Captive Cetacean Facilities in Taiwan
Currently, Taiwan has three captive cetacean facilities. The municipality of Yehliu, just north of Taipei, has been the home of Ocean World for over 30 years. The town of Hualien, in the middle of the island’s eastern coast, has Farglory Ocean Park, which was built in the early 2000s. Pingtung, in the far south, hosts the National Museum of Marine Biology and Aquarium (NMMBA), which has displayed cetaceans for about 15 years.

Ocean World is the oldest (and smallest) of the three facilities in Taiwan. Its design is correspondingly old-fashioned and outdated. The main tank is relatively small and there are several very small, roughly circular holding tanks behind the stage. There is no shade over any of them. One holding tank, with four dolphins, is not connected to the rest of the enclosure complex at all, and these dolphins can enter the rest of the complex only by being removed from the water entirely. The show is also outdated—a circus act complete with acrobatic clowns. The 11 bottlenose dolphins at Ocean World were captured locally or are captive-born. It is possible this facility could transition to one focusing on cetacean rescue and rehabilitation and aquarium exhibits that feature the natural history of the region, rather than circus-like entertainment.

Farglory Ocean Park is a theme park, with rides, an arcade, and numerous animal exhibits, including a fairly educational aquarium and museum area. The dolphin show has extraordinarily loud music and sound effects, with a bank of amplifiers overhead that make it uncomfortable for the audience, let alone the animals. However, it was built to fairly modern specifications and does have shade protecting the animals from the relentless tropical sun.
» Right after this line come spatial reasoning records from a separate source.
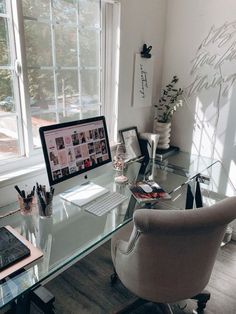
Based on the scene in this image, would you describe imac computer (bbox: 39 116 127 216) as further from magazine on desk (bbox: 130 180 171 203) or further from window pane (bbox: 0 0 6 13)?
window pane (bbox: 0 0 6 13)

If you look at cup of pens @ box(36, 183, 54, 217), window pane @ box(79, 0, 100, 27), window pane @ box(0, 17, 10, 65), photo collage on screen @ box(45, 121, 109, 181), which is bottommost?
cup of pens @ box(36, 183, 54, 217)

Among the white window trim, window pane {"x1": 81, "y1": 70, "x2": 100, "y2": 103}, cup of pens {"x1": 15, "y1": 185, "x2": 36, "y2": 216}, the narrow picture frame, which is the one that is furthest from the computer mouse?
window pane {"x1": 81, "y1": 70, "x2": 100, "y2": 103}

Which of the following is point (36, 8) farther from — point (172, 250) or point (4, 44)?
point (172, 250)

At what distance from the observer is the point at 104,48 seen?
77.6 inches

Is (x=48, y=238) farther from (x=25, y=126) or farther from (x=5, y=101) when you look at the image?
(x=5, y=101)

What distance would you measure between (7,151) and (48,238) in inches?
25.2

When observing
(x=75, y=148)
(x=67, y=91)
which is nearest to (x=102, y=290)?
(x=75, y=148)

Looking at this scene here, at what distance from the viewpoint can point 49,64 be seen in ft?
5.48

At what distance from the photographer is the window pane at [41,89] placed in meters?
1.61

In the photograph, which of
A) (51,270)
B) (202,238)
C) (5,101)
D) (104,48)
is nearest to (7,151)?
(5,101)

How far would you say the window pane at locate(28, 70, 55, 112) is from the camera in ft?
5.30

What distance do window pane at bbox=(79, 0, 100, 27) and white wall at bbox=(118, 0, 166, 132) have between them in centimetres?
18

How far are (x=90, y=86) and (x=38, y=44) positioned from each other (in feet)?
1.63

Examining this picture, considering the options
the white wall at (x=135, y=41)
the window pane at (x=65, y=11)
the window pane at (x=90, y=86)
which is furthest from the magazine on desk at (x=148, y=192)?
the window pane at (x=65, y=11)
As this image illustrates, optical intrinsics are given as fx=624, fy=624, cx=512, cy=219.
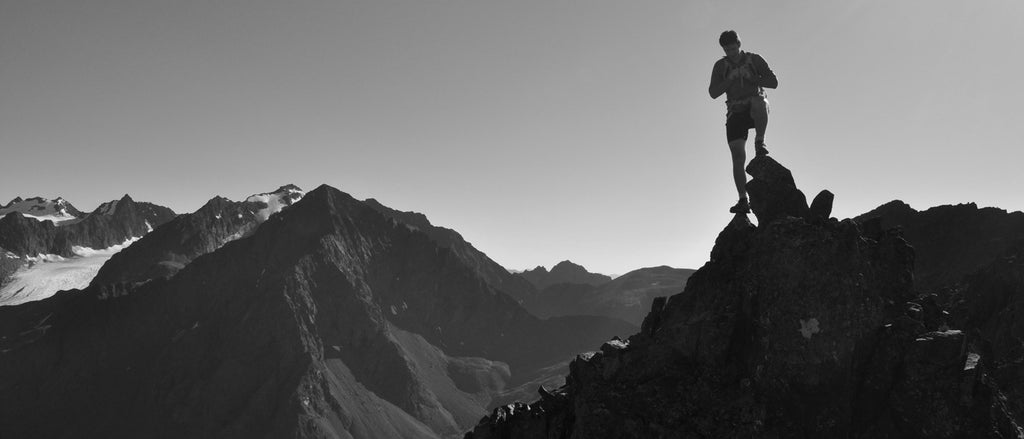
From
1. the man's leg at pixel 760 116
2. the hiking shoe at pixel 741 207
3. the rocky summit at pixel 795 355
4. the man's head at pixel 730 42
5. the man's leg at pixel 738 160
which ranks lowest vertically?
the rocky summit at pixel 795 355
The eight cetaceans at Farglory came from the Japanese drive hunt and, probably not coincidentally, as the drive hunts in Japan are violent and traumatizing affairs, the facility has had no breeding success to date. Taiwanese NGOs recently succeeded in preventing an import of additional dolphins from Japan. This facility too has the potential to transition to cetacean rescue and rehabilitation, and given its other attractions, could still retain its identity as a theme park.

The NMMBA is a large campus with several buildings, including state-of-the-art museum and aquarium exhibits, research facilities, and dormitories for students and researchers. The three belugas it houses are the last of 10 imported from Russia in the early and mid-2000s and the facility does not intend to breed or replace them. It no longer has a show—visitors simply view the whales in an underwater gallery and observe feeding times. Within the next few years, presumably, the NMMBA will no longer have any cetaceans.